Sous l’impulsion d’Assimi Goïta, le Mali a opéré une transformation stratégique profonde. Ce virage est marqué par un discours souverainiste qui privilégie l’indépendance nationale et la résistance aux ingérences extérieures, une posture qui trouve un écho chez une population lassée par des années d’instabilité et par la perception d’une domination étrangère, notamment française. Ce réalignement a conduit à l’expulsion de la MINUSMA et à un renforcement spectaculaire des liens avec Moscou.
Cette diplomatie malienne peut être qualifiée de post-alignement souverainiste transactionnel. Le régime de Bamako ne s’inscrit plus dans une structure d’alliance rigide, mais utilise la concurrence entre acteurs externes pour maximiser sa propre sécurité et renforcer sa légitimité interne. Toutefois, les promesses de lutte contre la corruption et de réforme institutionnelle peinent à se concrétiser. Les élections ont été maintes fois repoussées et, le 13 mai 2025, le gouvernement a franchi une étape supplémentaire en dissolvant les partis politiques pour des raisons d’ordre public.
Un développement économique en berne
Sur le plan socio-économique, le bilan reste précaire. Les services de base comme la justice, les infrastructures et la sécurité font défaut, particulièrement dans les zones rurales. La croissance économique demeure concentrée dans les centres urbains, aggravant les disparités territoriales. Le Mali occupe ainsi le 188ème rang sur 193 au classement de l’Indice de développement humain de l’ONU.

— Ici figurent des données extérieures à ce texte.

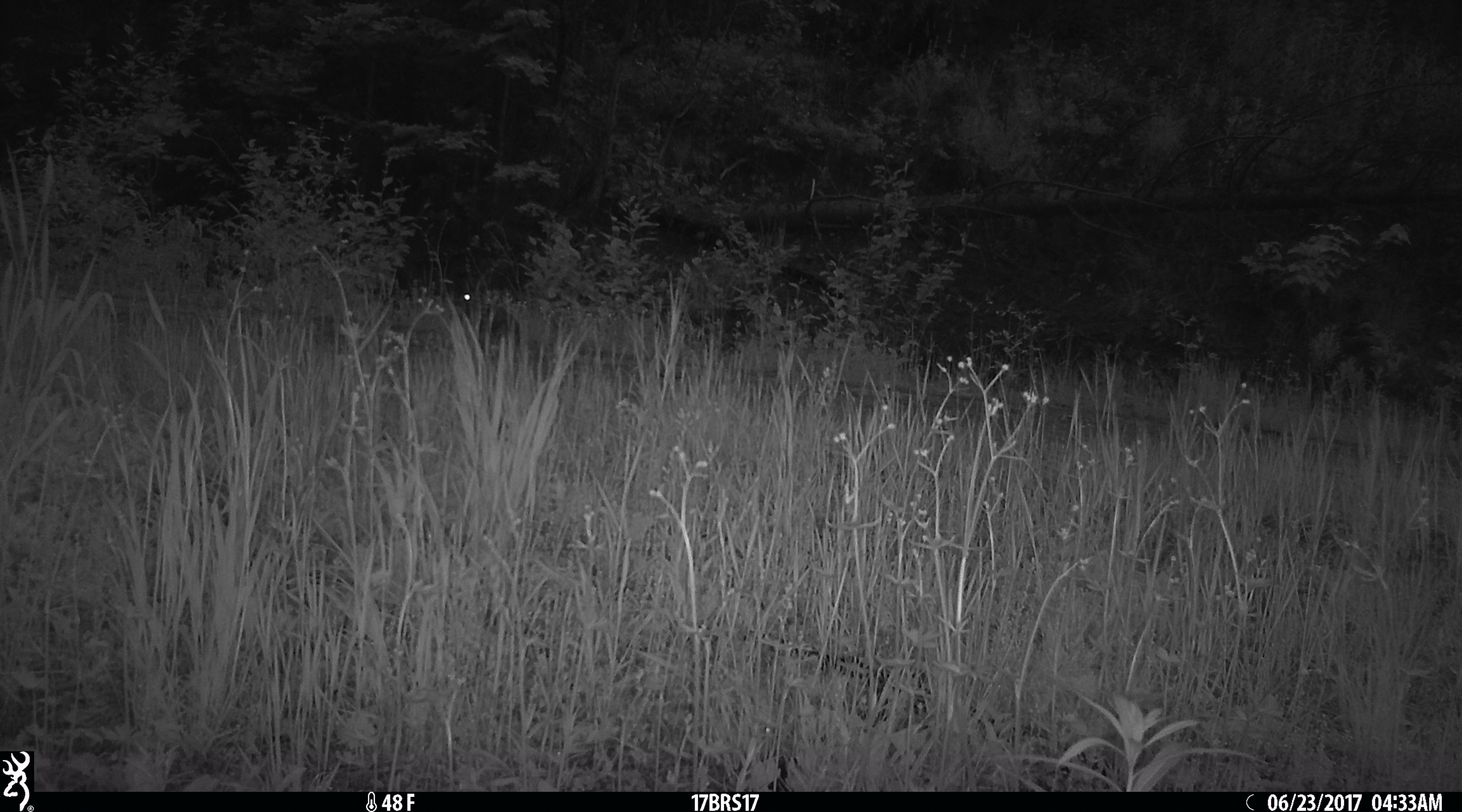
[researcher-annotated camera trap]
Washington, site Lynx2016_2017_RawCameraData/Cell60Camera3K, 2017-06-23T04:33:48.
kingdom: Animalia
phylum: Chordata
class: Mammalia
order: Lagomorpha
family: Leporidae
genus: Lepus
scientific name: Lepus americanus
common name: snowshoe hare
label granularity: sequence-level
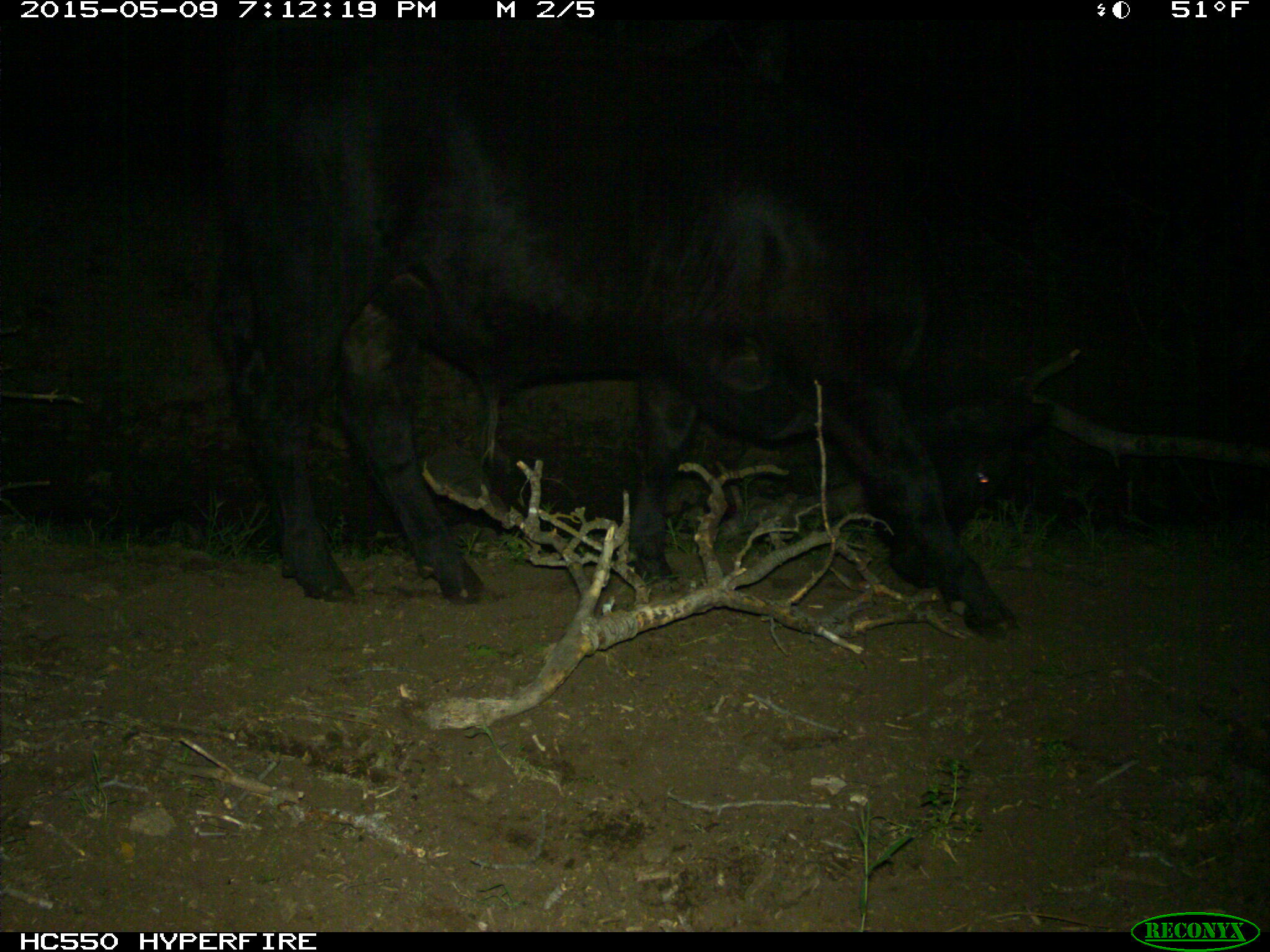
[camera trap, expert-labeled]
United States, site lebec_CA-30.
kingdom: Animalia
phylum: Chordata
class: Mammalia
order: Artiodactyla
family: Bovidae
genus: Bos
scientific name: Bos taurus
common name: domestic cow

Malgré les engagements initiaux de la transition, la corruption continue de freiner le progrès. Les signes d’enrichissement de certaines élites contrastent avec les conditions de vie difficiles de la majorité des Maliens, alimentant un sentiment d’injustice sociale.
Défis sécuritaires et influences étrangères
L’environnement sécuritaire se dégrade, favorisant l’expansion de groupes armés tels que le JNIM et l’EIGS (État islamique au Sahel). Ces organisations exploitent les griefs locaux et la détresse économique pour recruter au sein d’une jeunesse désabusée. Malgré les offensives militaires, la menace terroriste reste omniprésente, marquée par des embuscades et des affrontements violents.
La Russie occupe désormais une place centrale dans l’architecture de défense du Mali. Après le départ des forces françaises, le groupe Wagner a fourni un appui tactique, permettant notamment la reprise de Kidal en 2023. En juin 2025, cette force a été remplacée par l’Africa Corps, sous contrôle direct du ministère russe de la Défense. Bien que ce changement consolide l’influence de Moscou, le Mali conserve une certaine flexibilité, comme l’illustrent les discussions avec les États-Unis pour la reprise de vols de reconnaissance en 2026.
Le conflit en Ukraine s’invite également sur le sol malien. Le soutien présumé de Kyiv aux rebelles du nord, via des drones et du renseignement, a conduit à une embuscade meurtrière près de Tinzaouatene en juillet 2024, provoquant la rupture des relations diplomatiques entre Bamako et l’Ukraine. Parallèlement, les Émirats arabes unis étendent discrètement leur influence dans le Sahel, naviguant entre soutien aux nouveaux régimes et compétition régionale avec l’Algérie ou le Qatar.
Quelles perspectives pour l’avenir ?
Le futur du Mali semble incertain. La stratégie de souveraineté transactionnelle, si elle permet au régime de se maintenir à court terme, expose le pays à des chocs externes et à une dépendance accrue envers de nouveaux tuteurs. Sans réformes structurelles profondes et sans un rétablissement de la confiance entre l’État et ses citoyens, la crise risque de s’intensifier et de déborder sur les pays voisins, notamment vers le golfe de Guinée.
La stabilité durable du Mali dépendra de sa capacité à transformer son modèle politique et social tout en atténuant son exposition aux rivalités géopolitiques mondiales qui transforment le Sahel en un théâtre de confrontation secondaire.